BigQuerySources hold the connection information to Google BigQuery instances.

BigQuery Authentication

You can authenticate BigQuery in one of two ways: 1. Pass a base64 encoded service account key to the credentials_base64 field. 2. Set the absolute file path to the credentials file in a environment variable named GOOGLE_APPLICATION_CREDENTIALS.

Using encoding the service key json credential file to base64 can be a useful way to authenticate BigQuery without logging into Google Cloud Console each time and makes it easier to manage credentials in CI/CD pipelines.
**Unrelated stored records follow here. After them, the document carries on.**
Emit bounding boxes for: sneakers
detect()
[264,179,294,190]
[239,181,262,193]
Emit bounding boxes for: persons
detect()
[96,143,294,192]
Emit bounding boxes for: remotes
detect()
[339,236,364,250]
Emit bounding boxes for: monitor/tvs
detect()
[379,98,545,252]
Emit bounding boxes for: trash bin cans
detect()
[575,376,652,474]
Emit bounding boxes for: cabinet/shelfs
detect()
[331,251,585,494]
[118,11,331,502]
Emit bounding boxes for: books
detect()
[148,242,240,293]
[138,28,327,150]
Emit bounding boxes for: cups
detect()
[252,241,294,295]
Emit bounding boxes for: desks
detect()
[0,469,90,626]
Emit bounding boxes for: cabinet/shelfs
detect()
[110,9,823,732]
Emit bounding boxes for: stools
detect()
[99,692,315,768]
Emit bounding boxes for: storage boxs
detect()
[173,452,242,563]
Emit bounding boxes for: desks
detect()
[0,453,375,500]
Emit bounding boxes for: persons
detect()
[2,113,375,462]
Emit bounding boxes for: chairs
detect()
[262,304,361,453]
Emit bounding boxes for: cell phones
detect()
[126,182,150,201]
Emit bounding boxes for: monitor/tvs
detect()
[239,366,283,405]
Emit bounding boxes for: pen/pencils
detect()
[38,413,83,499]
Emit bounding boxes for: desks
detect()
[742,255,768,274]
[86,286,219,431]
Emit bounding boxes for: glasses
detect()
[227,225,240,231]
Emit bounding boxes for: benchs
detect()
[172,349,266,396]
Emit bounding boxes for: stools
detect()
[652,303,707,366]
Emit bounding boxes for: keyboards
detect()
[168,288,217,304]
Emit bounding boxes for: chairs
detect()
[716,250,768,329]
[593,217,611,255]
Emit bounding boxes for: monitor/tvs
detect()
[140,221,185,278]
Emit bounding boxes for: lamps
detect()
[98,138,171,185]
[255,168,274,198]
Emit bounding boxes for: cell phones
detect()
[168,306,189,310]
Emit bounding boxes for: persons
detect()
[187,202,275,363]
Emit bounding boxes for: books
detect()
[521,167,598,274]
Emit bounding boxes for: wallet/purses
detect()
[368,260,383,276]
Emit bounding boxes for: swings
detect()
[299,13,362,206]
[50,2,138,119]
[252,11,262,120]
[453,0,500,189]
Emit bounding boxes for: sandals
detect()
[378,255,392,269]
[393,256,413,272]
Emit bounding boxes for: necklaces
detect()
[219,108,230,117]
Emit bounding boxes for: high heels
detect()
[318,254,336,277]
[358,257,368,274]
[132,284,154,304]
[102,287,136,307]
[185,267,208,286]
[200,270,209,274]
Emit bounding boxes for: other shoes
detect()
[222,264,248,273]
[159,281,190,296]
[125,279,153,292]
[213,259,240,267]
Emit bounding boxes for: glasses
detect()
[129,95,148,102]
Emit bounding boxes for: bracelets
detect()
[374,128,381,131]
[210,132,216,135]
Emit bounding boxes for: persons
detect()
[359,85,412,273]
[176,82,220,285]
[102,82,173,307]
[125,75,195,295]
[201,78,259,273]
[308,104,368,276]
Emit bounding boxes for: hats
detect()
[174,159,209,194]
However utilizing base64 encoding requires a few extra steps:

  1. Create a Google Cloud Service Account
    1. Go to the Google Cloud Console
    2. Select your project
    3. Navigate to "IAM & Admin" > "Service Accounts"
    4. Click "Create Service Account"
    5. Give it a name and description
    6. Grant it the "BigQuery Admin" role (or more restrictive custom role)
    7. Click "Done"
  2. Create and download credentials
    1. Find your service account in the list
    2. Click the three dots menu > "Manage keys"
    3. Click "Add Key" > "Create new key"
    4. Choose JSON format
    5. Click "Create" - this downloads your credentials file
  3. Convert credentials to base64
    # On Linux/Mac
    python -m base64 < credentials.json > encoded.txt
    
    # On Windows PowerShell
    [Convert]::ToBase64String([System.IO.File]::ReadAllBytes("credentials.json")) > encoded.txt
    
  4. Use the contents of encoded.txt as your credentials_base64 value. You can store the single line key in your untracked env file and use the {{ env_var('VAR_NAME') }} syntax to reference the environment variable in your Visivo config.

If you use gcloud locally you probably have this environment variable configured already.

Run echo $GOOGLE_APPLICATION_CREDENTIALS in your terminal. If it returns your crendetials then you're all set. and can configure a BigQuerySource without the credentials_base64 field.

If you don't have the environment variable, follow these steps:

  1. Create a Google Cloud Service Account
    1. Go to the Google Cloud Console
    2. Select your project
    3. Navigate to "IAM & Admin" > "Service Accounts"
    4. Click "Create Service Account"
    5. Give it a name and description
    6. Grant it the "BigQuery Admin" role (or more restrictive custom role)
    7. Click "Done"
  2. Create and download credentials
    1. Find your service account in the list
    2. Click the three dots menu > "Manage keys"
    3. Click "Add Key" > "Create new key"
    4. Choose JSON format
    5. Click "Create" - this downloads your credentials file
  3. Set the environment variable You can set the environment variable in your shell profile file.
    export GOOGLE_APPLICATION_CREDENTIALS="/path/to/your/credentials.json"
    
    or in your untracked .env file.
    GOOGLE_APPLICATION_CREDENTIALS=/path/to/your/credentials.json
    
    This method is easier to manage and does not require any extra steps to authenticate.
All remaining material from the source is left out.